Gage was diagnosed with ARDS, sepsis, and MRSA, not to mention a medley of lesser, but significant problems about 11 days ago. i will get to all those later maybe. maybe not. all i know is that a week ago today, i thought i would bury my oldest child. today, i see in his beautiful brown eyes that fire that has kept him alive when doctor after doctor has counted him out. the first time i heard "he wont make it thru the night" he was about 6 hours old. since his very 1st breath he has had to fight for every moment. i praise God that he is as strong willed as i am.

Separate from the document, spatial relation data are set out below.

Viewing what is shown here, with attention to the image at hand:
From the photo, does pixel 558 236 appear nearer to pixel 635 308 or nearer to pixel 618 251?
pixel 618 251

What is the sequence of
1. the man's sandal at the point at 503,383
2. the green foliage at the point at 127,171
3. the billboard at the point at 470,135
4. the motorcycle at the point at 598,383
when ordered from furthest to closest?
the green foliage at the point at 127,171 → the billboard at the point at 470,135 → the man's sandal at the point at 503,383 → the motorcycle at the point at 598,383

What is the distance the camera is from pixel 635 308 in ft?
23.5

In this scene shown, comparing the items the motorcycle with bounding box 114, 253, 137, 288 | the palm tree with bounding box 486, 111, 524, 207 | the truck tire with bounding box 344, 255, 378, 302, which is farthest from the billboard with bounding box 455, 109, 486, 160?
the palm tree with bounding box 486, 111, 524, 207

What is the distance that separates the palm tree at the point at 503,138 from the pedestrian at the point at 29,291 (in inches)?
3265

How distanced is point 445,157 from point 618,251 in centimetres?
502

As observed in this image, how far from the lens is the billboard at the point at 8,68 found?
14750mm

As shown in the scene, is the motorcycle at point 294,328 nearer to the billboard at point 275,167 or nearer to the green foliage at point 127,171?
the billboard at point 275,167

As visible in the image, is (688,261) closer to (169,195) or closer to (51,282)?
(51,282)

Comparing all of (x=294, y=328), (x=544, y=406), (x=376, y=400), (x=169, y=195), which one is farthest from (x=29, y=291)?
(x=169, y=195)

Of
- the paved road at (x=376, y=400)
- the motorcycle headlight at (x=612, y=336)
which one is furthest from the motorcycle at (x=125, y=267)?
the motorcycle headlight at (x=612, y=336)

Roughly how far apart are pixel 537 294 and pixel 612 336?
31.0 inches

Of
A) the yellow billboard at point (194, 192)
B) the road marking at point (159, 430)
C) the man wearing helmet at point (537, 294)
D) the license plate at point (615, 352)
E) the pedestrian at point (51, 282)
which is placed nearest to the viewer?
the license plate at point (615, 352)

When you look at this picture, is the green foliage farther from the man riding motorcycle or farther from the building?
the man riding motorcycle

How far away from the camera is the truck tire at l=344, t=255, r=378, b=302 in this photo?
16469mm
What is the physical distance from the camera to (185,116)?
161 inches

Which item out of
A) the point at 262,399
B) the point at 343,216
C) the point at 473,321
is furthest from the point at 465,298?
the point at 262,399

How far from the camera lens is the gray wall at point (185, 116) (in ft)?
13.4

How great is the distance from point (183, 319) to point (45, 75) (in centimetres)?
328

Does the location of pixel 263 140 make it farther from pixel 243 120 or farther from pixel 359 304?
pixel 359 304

today, we start the next chapter in this crazy ride called life. physical therapy came and started the long road back from a 9 day coma. speech will come next. we will take hour by hour, and know that with the love and support of our family and friends and with all the prayers from near and far, we can make it. we WILL make it. i have no idea what tomorrow will bring. none of us do. i just know that with Christ on my side, it just doesnt really matter. this journey may take 3-6 months. thats what the drs are saying. but then again...9 short days ago they told me to be prepared to not take my son home alive.

this blog is dedicated to my children...Gage for showing me that with God all things truely are possible. And Ravyn, for being the light behind us all. Making us laugh when tears are everywhere, for helping me be strong enough to never give up, and for understanding that i know its not fair that you have to give up so much "mom" time, but that life is often just plain not fair.